(Saved data entries)
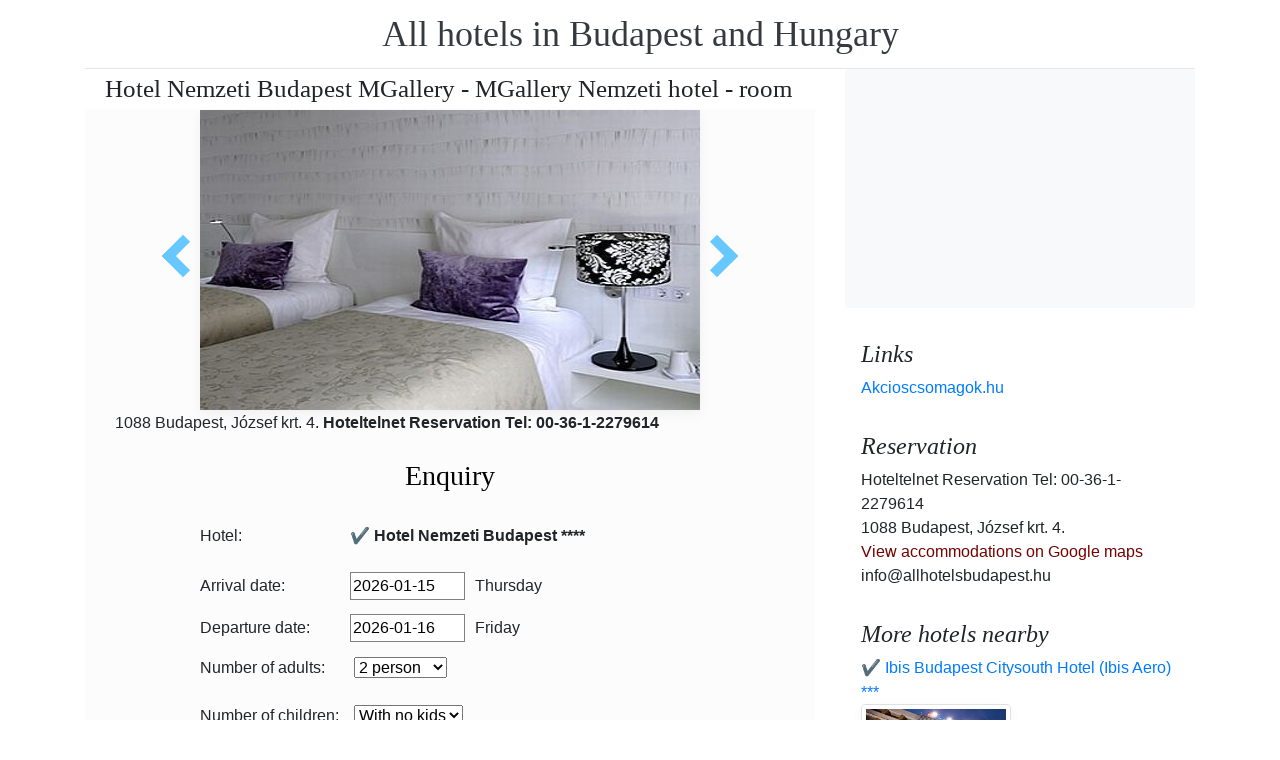

--- FILE ---
content_type: text/html; charset=UTF-8
request_url: https://www.booking.com/flexiproduct.html?product=nsb&w=315&h=200&lang=en-US%40posix&aid=1853353&target_aid=1853353&fid=1768442547700&affiliate-link=widget1&
body_size: 1811
content:
<!DOCTYPE html>
<html lang="en">
<head>
    <meta charset="utf-8">
    <meta name="viewport" content="width=device-width, initial-scale=1">
    <title></title>
    <style>
        body {
            font-family: "Arial";
        }
    </style>
    <script type="text/javascript">
    window.awsWafCookieDomainList = ['booking.com'];
    window.gokuProps = {
"key":"AQIDAHjcYu/GjX+QlghicBgQ/7bFaQZ+m5FKCMDnO+vTbNg96AHnYD/vPlzSpKmdgowb3x3XAAAAfjB8BgkqhkiG9w0BBwagbzBtAgEAMGgGCSqGSIb3DQEHATAeBglghkgBZQMEAS4wEQQMCl1CATXY86hIrzCUAgEQgDuCsVtsPZsg53yPOFMMN7TclD9gZ5DzQSoZ9vUMlLX7ixsenYtgiRN7E9mVGRgMCjZGlc2CjSFmNnshPg==",
          "iv":"A6x+TQA1SQAAFr1j",
          "context":"RpQCrYnPJtqIXpEzY/bmlNn+1TUNdU7EN3xW5NuTdxTL6pXvMu/ceo7JKH/1h3liklSOkTBDr6zpyOeb2a5Ixzi+OZ/UgCha7kAWpOuvsqXXO8M01pFFyiuVw2YZwQTbYUdCcc/F4oIo/lJxjEvwPUn4PNWVLuwa1k0/2qfDVvBVgQpmu/3Lh8tLb2cTSPfeJZ9uHSJG8852xlIFBrj/0pULzV6Yt1OyuoPcJEybNC+X3zR0GbcF7jBE9QCJqo+Jjzb59W+ZXYIlFpnj86KZ/kA61oUqiMvM3sWLm50DBRksJy2G6HqRBnge+ZT30PZzbQxApqVlpaZynUarSLlfnF4kO2Q5EMimGRZDBeSzdaZIATQ="
};
    </script>
    <script src="https://d8c14d4960ca.337f8b16.us-east-2.token.awswaf.com/d8c14d4960ca/a18a4859af9c/f81f84a03d17/challenge.js"></script>
</head>
<body>
    <div id="challenge-container"></div>
    <script type="text/javascript">
        AwsWafIntegration.saveReferrer();
        AwsWafIntegration.checkForceRefresh().then((forceRefresh) => {
            if (forceRefresh) {
                AwsWafIntegration.forceRefreshToken().then(() => {
                    window.location.reload(true);
                });
            } else {
                AwsWafIntegration.getToken().then(() => {
                    window.location.reload(true);
                });
            }
        });
    </script>
    <noscript>
        <h1>JavaScript is disabled</h1>
        In order to continue, we need to verify that you're not a robot.
        This requires JavaScript. Enable JavaScript and then reload the page.
    </noscript>
</body>
</html>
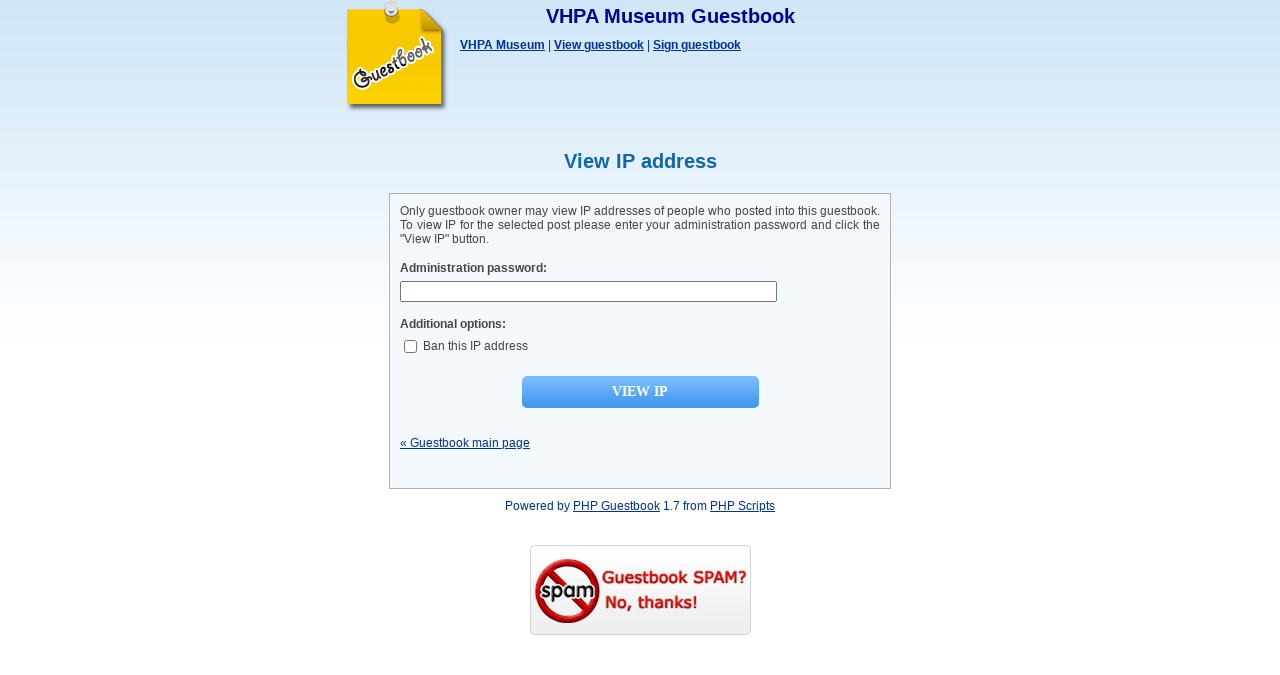

--- FILE ---
content_type: text/html; charset=UTF-8
request_url: http://museum.vhpa.org/guestbook/gbook.php?a=viewIP&num=1006
body_size: 3599
content:
<!DOCTYPE html PUBLIC "-//W3C//DTD XHTML 1.0 Transitional//EN" "http://www.w3.org/TR/xhtml1/DTD/xhtml1-transitional.dtd">
<html xmlns="http://www.w3.org/1999/xhtml">
<head>
<title>VHPA Museum Guestbook</title>
<meta http-equiv="Content-Type" content="text/html;charset=windows-1250" />
<script type="text/javascript"><!--
function openSmiley()
{
	w=window.open("smileys.php", "smileys", "fullscreen=no,toolbar=no,status=no,menubar=no,scrollbars=yes,resizable=yes,directories=no,location=no,width=500,height=300");
	if(!w.opener)
	{
		w.opener=self;
	}
}
//-->
</script>
<link href="./templates/default/style.css" rel="stylesheet" type="text/css" />
</head>

<body>

<!--CUSTOM HEADER -->
<!--CUSTOM HEADER END -->

<!--HEADER -->
<div id="gbook_header">
        <h1 align="center">VHPA Museum Guestbook</h1>
        <!--TOP LINKS -->
        <div id="gbook_top_links">

                <a href="http://museum.vhpa.org/">VHPA Museum</a> |
		<a href="gbook.php">View guestbook</a> |
		<a href="gbook.php?a=sign">Sign guestbook</a>
		<br class="clear" />

                <span class="gbook_entries_top"> </span>
		<br class="clear" />
                
        </div>
        <!--TOP LINKS -->
</div>
<!--HEADER END -->

<!--NOTICE -->
<!--NOTICE END -->

<div id="gbook_guestbook" align="center">
	<span class="gbook_guestbook">View IP address</span>
</div>

<form action="gbook.php" method="post">
<!--TASK FORM -->
<div id="gbook_entries">

	
    <div class="gbook_sign_text">Only guestbook owner may view IP addresses of people who posted into this guestbook. To view IP for the selected post please enter your administration password and click the &quot;View IP&quot; button.</div>

	<div class="gbook_sign_text"><span class="gbook_entries"><b>Administration password:</b></span><br class="clear" />
    <input type="password" name="pass" size="45" /></div>

			<div class="gbook_sign_text"><span class="gbook_entries"><b>Additional options:</b></span><br class="clear" />
	    <label><input type="checkbox" name="addban" value="YES" class="gbook_checkbox" /> Ban this IP address</label></div>
		
	<div align="center">

	<div class="clear">&nbsp;</div>

    <input type="hidden" name="a" value="showIP" />
    <input type="hidden" name="num" value="1006" />
	<input type="submit" value="View IP" class="submit" />
	</div>

    <p>&nbsp;</p>

    <div class="gbook_sign_text"><a href="gbook.php">&laquo; Guestbook main page</a></div>

    <p>&nbsp;</p>

</div>
<!--TASK FORM END -->
</form>

<div class="clear"></div><div style="text-align:center">Powered by <a href="http://www.phpjunkyard.com/php-guestbook-script.php"  target="_blank" title="Guestbook">PHP Guestbook</a> 1.7 from <a href="http://www.phpjunkyard.com/"  target="_blank" title="Free PHP Scripts">PHP Scripts</a></div><div class="clear">&nbsp;</div>

<div align="center" class="gbook_bottom">
</div>

<!--NOSPAM BANNER -->
	<div id="gbook_no_spam" class="gbook_no_spam" align="center"><a href="http://www.phpjunkyard.com/tutorials/guestbook-spam.php"  target="_blank"><img src="./templates/default/images/no_spam.gif" width="223" height="94" border="0" alt="Stop Guestbook SPAM" title="Stop Guestbook SPAM" /></a></div>
	<!--NOSPAM BANNER END -->

<!--CUSTOM FOOTER -->
<!--CUSTOM FOOTER END -->

</body>
</html>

__Problem requirements__:
Could you copy every line in the records that holds "hidden"?

__Final answer__:
    <input type="hidden" name="a" value="showIP" />
    <input type="hidden" name="num" value="1006" />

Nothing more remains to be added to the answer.